2007 Big East Conference baseball tournament
- Teams: 8
- Format: Double-elimination tournament
- Finals site: KeySpan Park; Brooklyn, New York;
- Champions: Rutgers (3rd title)
- Winning coach: Fred Hill (3rd title)
- MVP: Todd Frazier (Rutgers)

= 2007 Big East Conference baseball tournament =

American college baseball tournament

The 2007 Big East Conference baseball tournament was held at KeySpan Park in Brooklyn, NY. This was the twenty third annual Big East Conference baseball tournament. The won their third tournament championship and claimed the Big East Conference's automatic bid to the 2007 NCAA Division I baseball tournament.

== Format and seeding ==
The Big East baseball tournament was an 8 team double elimination tournament in 2007. The top eight regular season finishers were seeded one through eight based on conference winning percentage only. The field was divided into two brackets, with the winners of each bracket meeting in a single championship game.

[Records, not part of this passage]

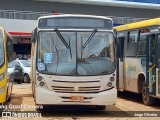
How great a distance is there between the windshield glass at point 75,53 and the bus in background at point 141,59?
1.95 metres

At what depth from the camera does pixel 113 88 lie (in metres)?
12.8

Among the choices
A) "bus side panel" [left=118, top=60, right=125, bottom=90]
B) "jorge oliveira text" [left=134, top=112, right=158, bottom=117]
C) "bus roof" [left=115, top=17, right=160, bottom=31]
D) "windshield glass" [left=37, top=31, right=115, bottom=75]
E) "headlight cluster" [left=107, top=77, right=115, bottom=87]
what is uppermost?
"bus roof" [left=115, top=17, right=160, bottom=31]

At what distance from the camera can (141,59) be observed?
15.4 metres

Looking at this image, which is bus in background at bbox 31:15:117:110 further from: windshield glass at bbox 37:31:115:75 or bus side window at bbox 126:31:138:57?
bus side window at bbox 126:31:138:57

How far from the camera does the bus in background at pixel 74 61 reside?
40.8ft

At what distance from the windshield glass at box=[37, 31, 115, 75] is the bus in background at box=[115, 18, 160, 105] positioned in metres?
1.95

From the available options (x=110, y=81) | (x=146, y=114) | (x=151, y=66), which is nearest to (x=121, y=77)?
(x=151, y=66)

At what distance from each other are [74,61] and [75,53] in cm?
26

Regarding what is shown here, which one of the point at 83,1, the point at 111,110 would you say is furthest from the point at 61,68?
the point at 83,1

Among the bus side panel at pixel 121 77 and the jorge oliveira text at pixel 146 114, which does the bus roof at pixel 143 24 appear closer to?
the bus side panel at pixel 121 77

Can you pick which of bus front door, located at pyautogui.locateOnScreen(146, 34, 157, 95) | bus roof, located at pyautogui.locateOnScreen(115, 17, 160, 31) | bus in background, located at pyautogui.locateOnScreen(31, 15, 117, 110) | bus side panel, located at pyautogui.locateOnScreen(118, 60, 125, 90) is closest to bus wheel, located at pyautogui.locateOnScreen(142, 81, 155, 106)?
bus front door, located at pyautogui.locateOnScreen(146, 34, 157, 95)

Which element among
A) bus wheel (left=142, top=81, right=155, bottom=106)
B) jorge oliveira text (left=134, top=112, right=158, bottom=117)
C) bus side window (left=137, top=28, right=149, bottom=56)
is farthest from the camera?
bus side window (left=137, top=28, right=149, bottom=56)

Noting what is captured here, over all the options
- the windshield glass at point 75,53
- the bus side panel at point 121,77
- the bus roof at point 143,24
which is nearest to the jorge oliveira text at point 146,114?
the windshield glass at point 75,53

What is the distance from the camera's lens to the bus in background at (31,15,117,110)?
1243 centimetres
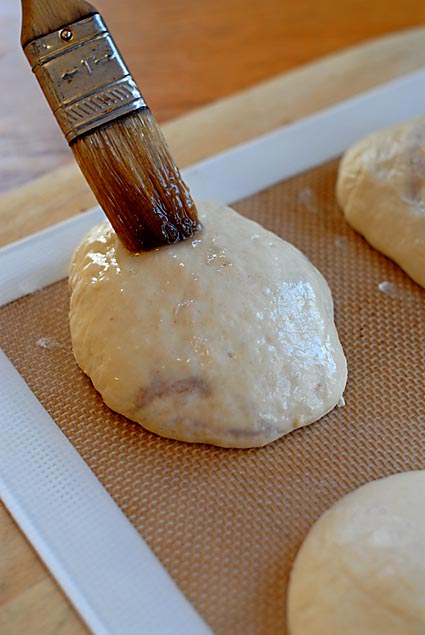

| Team | W | L | Pct. | GB | Seed |
|---|---|---|---|---|---|
| St. John's | 20 | 7 | .741 | – | 1 |
| Rutgers | 20 | 7 | .741 | – | 2 |
| Louisville | 19 | 8 | .704 | 1 | 3 |
| Pittsburgh | 15 | 11 | .577 | 4.5 | 4 |
| South Florida | 13 | 14 | .481 | 7 | 5 |
| Villanova | 12 | 15 | .444 | 8 | 6 |
| Notre Dame | 11 | 15 | .423 | 8.5 | 7 |
| Connecticut | 10 | 14 | .417 | 8.5 | 8 |
| West Virginia | 10 | 16 | .417 | 9.5 | – |
| Cincinnati | 10 | 16 | .385 | 9.5 | – |
| Seton Hall | 9 | 15 | .375 | 9.5 | – |
| Georgetown | 8 | 19 | .296 | 12 | – |

== Jack Kaiser Award ==
Todd Frazier was the winner of the 2007 Jack Kaiser Award. Frazier was a junior shortstop for Rutgers.